The Doctor looked around the TARDIS console room after she had dealt with the fob watch that Tecteun had so thoughtfully and kindly kept in that bell jar in Division's headquarters, grimacing and sighing at the residual damage caused by the Flux; the TARDIS was a Block Transfer construct, the structure of the interior dimensions and the exterior dimensions were made from a very advanced mathematical formula and several replicated materials and ordinary pieces of matter to help the structure grow, but the majority of the computations which helped the TARDIS evolve from a basic space-time event into a TT capsule, its structure was dependent on the universe's existence being constant.

The Flux had corrupted and damaged the universe and damaged the Time Vortex, like a computer virus corrupting a simple Earth computer. It would take the Doctor a while, but she was sure she could restore her beloved ship and long-term companion.
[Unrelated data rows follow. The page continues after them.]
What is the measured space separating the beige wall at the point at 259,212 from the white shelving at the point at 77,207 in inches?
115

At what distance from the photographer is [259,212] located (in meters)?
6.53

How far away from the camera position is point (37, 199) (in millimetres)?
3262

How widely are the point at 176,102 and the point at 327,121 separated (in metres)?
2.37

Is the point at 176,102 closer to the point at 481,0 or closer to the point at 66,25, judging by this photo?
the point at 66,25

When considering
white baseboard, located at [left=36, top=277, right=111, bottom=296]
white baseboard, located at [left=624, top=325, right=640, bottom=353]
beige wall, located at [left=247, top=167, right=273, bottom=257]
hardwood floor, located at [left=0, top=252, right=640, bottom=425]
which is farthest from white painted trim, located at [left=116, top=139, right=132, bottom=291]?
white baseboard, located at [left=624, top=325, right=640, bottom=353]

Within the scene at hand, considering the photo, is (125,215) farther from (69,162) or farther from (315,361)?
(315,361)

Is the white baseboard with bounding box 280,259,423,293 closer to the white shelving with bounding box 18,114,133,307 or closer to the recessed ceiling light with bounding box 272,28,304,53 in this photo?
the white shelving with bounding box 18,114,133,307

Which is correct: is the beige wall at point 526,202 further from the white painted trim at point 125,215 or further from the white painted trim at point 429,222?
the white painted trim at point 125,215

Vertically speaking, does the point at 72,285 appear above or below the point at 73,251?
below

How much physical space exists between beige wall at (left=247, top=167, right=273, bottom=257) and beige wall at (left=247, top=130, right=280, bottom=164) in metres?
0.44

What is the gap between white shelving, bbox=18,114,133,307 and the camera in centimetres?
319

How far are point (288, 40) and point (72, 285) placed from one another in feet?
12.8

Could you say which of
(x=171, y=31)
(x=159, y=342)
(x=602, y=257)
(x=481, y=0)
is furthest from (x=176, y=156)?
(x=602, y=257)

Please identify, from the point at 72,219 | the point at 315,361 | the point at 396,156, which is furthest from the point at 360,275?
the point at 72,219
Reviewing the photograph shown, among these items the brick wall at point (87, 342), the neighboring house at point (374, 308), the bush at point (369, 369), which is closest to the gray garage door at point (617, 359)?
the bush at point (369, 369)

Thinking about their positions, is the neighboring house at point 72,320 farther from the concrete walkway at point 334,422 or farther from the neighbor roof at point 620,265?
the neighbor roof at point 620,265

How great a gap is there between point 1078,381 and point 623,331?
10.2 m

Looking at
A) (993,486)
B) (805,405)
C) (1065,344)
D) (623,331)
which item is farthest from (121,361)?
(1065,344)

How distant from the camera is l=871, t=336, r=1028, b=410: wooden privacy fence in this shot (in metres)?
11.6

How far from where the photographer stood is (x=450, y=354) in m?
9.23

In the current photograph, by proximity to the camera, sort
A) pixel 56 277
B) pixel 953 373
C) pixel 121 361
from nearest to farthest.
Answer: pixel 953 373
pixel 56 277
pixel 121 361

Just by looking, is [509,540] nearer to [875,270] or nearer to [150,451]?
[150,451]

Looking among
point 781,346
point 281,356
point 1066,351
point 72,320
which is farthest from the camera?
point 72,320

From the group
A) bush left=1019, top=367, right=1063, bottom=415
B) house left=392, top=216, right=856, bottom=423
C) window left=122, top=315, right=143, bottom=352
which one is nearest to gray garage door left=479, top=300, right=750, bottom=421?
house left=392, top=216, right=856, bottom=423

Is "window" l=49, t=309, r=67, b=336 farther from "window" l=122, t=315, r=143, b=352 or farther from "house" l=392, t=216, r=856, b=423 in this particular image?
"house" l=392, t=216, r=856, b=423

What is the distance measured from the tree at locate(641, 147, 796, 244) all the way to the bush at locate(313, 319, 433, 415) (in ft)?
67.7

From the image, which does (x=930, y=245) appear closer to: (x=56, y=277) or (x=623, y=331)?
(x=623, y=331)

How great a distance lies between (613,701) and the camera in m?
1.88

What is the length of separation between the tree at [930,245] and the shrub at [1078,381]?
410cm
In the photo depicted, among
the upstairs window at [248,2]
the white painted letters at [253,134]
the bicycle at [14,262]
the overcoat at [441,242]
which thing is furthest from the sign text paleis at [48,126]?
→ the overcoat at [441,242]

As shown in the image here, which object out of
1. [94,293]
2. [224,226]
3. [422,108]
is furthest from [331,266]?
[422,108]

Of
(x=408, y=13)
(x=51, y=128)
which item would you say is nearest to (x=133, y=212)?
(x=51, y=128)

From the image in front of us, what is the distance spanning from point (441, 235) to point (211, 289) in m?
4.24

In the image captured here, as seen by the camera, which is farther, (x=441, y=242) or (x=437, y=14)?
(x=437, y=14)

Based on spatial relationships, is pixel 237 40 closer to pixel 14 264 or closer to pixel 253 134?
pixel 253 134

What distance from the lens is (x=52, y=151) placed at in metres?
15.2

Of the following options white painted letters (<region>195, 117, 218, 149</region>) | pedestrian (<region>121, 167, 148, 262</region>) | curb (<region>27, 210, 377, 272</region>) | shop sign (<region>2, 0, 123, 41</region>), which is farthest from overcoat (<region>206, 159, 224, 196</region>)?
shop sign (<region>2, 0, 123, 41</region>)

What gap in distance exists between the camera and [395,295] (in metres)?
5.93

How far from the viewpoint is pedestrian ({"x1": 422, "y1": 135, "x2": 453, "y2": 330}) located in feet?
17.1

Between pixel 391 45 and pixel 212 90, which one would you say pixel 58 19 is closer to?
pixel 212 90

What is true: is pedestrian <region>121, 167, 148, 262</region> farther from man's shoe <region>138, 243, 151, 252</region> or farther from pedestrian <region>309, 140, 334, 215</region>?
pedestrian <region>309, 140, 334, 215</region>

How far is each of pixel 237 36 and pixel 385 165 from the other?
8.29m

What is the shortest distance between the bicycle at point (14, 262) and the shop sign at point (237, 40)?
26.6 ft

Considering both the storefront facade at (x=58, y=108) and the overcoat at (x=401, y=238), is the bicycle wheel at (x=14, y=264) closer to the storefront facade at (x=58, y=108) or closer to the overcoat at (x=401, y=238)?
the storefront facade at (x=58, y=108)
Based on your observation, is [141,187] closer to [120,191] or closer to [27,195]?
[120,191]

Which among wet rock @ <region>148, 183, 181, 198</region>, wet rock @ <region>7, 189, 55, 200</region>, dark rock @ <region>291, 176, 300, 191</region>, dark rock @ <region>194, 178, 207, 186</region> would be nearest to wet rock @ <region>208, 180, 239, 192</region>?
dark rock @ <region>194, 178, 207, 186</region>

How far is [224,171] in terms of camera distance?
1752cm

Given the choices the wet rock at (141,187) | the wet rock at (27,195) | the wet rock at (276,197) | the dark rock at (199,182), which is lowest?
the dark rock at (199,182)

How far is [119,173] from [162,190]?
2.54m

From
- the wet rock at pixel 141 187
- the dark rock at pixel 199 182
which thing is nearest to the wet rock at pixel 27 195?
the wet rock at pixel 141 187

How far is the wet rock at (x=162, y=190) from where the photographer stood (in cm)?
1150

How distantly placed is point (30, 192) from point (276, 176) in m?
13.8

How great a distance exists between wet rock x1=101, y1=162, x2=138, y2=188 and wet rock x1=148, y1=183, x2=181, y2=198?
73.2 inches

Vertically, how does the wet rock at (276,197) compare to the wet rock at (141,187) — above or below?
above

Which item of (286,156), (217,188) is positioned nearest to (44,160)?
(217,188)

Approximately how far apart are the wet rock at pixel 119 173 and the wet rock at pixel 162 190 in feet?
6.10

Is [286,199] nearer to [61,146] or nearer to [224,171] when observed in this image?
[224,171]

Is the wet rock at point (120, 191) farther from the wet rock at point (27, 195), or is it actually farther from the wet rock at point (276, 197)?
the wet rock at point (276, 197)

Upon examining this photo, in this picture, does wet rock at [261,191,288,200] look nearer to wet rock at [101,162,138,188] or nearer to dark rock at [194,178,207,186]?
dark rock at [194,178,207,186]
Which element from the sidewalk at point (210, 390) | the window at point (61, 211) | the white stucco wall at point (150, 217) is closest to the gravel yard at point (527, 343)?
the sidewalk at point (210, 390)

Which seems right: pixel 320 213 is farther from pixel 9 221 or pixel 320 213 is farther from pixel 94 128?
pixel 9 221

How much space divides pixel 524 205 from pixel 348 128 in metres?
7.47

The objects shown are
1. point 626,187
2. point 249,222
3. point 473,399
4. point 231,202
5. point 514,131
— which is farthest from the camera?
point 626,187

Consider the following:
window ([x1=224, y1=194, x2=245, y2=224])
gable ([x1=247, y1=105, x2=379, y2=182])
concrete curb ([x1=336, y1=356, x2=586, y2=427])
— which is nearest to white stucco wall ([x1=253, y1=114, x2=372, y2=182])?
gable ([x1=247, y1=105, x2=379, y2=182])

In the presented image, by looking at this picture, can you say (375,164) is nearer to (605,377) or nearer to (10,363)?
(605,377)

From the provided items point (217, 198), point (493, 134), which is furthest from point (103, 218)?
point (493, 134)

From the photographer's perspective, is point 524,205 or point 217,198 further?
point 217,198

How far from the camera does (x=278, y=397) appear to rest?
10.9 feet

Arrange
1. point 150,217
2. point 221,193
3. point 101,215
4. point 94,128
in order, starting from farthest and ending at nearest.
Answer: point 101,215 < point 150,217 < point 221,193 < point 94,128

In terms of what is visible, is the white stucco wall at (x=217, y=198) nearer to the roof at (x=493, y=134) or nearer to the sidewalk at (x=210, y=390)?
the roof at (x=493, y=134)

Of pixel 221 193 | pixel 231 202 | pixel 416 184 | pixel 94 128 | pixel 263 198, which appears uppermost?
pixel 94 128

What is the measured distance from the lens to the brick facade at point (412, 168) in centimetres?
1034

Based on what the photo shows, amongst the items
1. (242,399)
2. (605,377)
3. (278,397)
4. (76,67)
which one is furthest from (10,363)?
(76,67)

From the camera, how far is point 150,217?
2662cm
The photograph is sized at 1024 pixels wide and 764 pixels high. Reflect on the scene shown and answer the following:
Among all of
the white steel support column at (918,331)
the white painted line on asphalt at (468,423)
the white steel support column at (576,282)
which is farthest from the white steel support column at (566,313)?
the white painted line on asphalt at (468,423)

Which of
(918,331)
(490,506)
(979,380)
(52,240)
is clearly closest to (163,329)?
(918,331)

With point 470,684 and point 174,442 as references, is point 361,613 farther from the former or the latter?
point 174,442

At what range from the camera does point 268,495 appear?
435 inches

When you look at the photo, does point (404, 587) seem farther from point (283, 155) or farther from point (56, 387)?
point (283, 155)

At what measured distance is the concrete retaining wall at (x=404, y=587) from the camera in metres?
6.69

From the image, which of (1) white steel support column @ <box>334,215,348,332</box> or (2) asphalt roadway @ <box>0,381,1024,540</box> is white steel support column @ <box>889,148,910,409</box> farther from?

She already had a few ideas on how to do it, but the Doctor was aware that when she was finished she would need to find out just how much damage the universe had taken from the Flux; thanks to the TARDIS, the Doctor had reversed time with the help of the Mouri, so as far as the universe was concerned the Flux had been a possibility but the damage was still there, embedded into the universe's structures like scar tissue.

But the Doctor's eyes were drawn to the hatchway in the console where she had just dropped the fob watch containing her memories. It had been so tempting. Just open the watch, get the memories she had been hunting down for so long ever since the day Jack had freed her from that stinking asteroid prison after she had accepted the fact the Master had been telling the truth about the Timeless Child. She might not trust the Master anymore considering what he had done over the centuries since the fallout between them during their time on Gallifrey (it galled her that she could no longer think of the old buzzard, the incarnation who had travelled with Susan and believed that all they needed to do was to look after the girl without thinking about what she might want, or what she would find on her travels as her first life), but there was no way she could dismiss the woman who claimed she was the Doctor in Gloucester, and that encounter with her in the Matrix and then on Atropos when she'd thrown herself into the time stream only confirmed it.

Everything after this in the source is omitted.